General de Gaulle saw in 1963 more clearly than many people today. The idea that Britain had to stay in the EU because our trade was dependent on Europe was, of course, a circular argument. After 50 years in the EU, it was no surprise that a lot of British trade was centered in the EU. That, after all, was the point. There is no doubt that after Brexit, trade will be slightly different. It is highly likely to revert to the pattern described by General de Gaulle in 1963.
The history of the British state, coupled with that of the British Empire and the Commonwealth, has not only given Britain a different type of national identity. It also established trading lines across the world which radically differed from those on the Continent.
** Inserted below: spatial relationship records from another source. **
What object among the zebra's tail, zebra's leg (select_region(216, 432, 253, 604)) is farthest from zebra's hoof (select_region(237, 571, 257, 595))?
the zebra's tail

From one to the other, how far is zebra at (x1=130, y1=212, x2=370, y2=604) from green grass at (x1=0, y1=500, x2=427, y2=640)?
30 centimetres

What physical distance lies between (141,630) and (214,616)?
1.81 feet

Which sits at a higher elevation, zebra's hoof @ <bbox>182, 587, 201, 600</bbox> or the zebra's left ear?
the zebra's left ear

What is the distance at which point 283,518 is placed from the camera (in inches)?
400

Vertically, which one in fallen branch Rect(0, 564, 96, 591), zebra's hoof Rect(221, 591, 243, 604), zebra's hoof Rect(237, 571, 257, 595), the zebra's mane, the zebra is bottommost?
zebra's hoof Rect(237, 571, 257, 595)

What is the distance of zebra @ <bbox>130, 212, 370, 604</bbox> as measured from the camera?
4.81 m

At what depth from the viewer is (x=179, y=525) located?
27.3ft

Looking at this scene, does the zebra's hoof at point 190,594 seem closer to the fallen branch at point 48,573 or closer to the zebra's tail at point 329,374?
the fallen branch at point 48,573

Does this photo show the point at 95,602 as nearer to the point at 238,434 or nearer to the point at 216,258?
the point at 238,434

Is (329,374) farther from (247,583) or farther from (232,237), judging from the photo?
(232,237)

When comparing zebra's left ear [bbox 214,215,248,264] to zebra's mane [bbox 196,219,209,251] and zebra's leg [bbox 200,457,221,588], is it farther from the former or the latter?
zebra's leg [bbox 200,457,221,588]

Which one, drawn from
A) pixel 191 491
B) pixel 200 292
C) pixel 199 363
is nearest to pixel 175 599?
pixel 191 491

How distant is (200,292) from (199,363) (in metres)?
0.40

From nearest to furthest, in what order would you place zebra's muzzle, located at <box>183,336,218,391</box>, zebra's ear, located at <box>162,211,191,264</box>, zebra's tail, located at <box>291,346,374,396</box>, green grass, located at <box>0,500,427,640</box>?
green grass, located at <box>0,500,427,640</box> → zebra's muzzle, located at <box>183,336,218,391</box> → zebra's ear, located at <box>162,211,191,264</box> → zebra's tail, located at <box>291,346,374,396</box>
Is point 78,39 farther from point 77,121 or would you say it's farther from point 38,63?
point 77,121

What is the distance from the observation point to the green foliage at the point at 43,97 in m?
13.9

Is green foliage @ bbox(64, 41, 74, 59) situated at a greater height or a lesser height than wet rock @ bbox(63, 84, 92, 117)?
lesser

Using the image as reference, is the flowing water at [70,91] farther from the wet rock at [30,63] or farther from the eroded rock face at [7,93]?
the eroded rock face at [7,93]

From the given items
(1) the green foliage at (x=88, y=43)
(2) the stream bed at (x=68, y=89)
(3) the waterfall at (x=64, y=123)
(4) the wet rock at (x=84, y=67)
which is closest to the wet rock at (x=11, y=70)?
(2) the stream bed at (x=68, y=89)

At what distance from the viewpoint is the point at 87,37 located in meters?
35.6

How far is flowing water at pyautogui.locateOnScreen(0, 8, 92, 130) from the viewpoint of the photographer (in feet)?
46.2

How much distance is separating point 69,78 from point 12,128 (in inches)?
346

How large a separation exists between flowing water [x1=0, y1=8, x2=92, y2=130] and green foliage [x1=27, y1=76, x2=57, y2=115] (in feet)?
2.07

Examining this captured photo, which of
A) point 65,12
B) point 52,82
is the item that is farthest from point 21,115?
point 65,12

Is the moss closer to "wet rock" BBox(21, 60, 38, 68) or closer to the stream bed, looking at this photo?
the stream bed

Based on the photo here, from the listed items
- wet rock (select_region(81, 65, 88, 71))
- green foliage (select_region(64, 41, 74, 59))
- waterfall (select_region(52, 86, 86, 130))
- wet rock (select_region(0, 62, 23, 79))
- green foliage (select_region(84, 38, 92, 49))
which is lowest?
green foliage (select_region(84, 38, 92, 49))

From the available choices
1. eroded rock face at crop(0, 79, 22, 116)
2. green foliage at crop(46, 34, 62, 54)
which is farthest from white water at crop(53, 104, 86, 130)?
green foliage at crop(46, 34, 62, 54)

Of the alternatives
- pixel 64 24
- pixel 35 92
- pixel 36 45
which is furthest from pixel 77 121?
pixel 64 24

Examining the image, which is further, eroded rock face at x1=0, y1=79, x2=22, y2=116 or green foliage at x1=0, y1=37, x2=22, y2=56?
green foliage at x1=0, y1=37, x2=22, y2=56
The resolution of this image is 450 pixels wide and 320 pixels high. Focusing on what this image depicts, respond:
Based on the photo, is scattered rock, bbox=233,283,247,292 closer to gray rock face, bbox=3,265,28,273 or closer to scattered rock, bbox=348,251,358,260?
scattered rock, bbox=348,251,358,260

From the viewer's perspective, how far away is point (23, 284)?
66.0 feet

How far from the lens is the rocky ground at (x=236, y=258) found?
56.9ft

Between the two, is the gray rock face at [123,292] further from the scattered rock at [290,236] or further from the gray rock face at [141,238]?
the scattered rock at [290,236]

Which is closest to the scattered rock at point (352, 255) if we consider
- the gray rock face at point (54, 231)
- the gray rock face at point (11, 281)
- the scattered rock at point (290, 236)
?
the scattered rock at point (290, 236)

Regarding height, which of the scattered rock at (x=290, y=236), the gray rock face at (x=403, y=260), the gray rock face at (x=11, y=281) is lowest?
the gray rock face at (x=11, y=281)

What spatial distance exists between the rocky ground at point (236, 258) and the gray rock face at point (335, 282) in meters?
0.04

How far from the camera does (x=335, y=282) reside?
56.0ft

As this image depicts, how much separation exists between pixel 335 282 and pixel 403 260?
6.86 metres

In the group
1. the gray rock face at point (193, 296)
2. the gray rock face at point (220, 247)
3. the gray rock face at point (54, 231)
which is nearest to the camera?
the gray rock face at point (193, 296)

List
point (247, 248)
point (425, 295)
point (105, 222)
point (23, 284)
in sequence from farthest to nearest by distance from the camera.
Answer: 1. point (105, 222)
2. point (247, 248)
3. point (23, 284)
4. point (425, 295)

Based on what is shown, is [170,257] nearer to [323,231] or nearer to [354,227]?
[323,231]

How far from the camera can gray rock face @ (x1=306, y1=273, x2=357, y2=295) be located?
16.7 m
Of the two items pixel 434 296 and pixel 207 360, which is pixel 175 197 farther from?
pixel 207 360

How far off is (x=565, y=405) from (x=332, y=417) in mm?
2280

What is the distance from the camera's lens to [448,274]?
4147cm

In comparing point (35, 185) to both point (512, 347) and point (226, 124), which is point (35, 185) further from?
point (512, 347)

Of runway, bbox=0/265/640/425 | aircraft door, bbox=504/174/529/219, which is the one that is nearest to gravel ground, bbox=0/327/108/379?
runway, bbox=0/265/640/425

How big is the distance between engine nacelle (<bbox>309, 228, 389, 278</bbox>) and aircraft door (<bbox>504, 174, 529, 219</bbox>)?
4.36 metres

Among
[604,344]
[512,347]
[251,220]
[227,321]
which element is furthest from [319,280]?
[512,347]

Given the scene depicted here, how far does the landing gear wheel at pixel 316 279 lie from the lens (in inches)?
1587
Brexit could be termed de Gaulle’s revenge. A prescient statesman, steeped in history and literature, the General understood Britain’s historic character. In contrast, domestic politicians like Edward Heath and other champions of the European cause in Britain itself had no real grasp or feel for British history. They were bureaucratic managers and technocrats, who perhaps feared democracy.
As we embark on Brexit, and survey the political scene across the world, we can be sure that the concept of the nation state is a living idea which will not die soon. Many ardent EU enthusiasts simply cannot understand that, for millions of British people, national sovereignty is a real and dynamic concept. The nation state has traditionally been defined as a political entity which is independent, and has the ability to set its own laws and define its political institutions. Brexit, in all its complexity and suddenness, was a striking manifestation of a national spirit.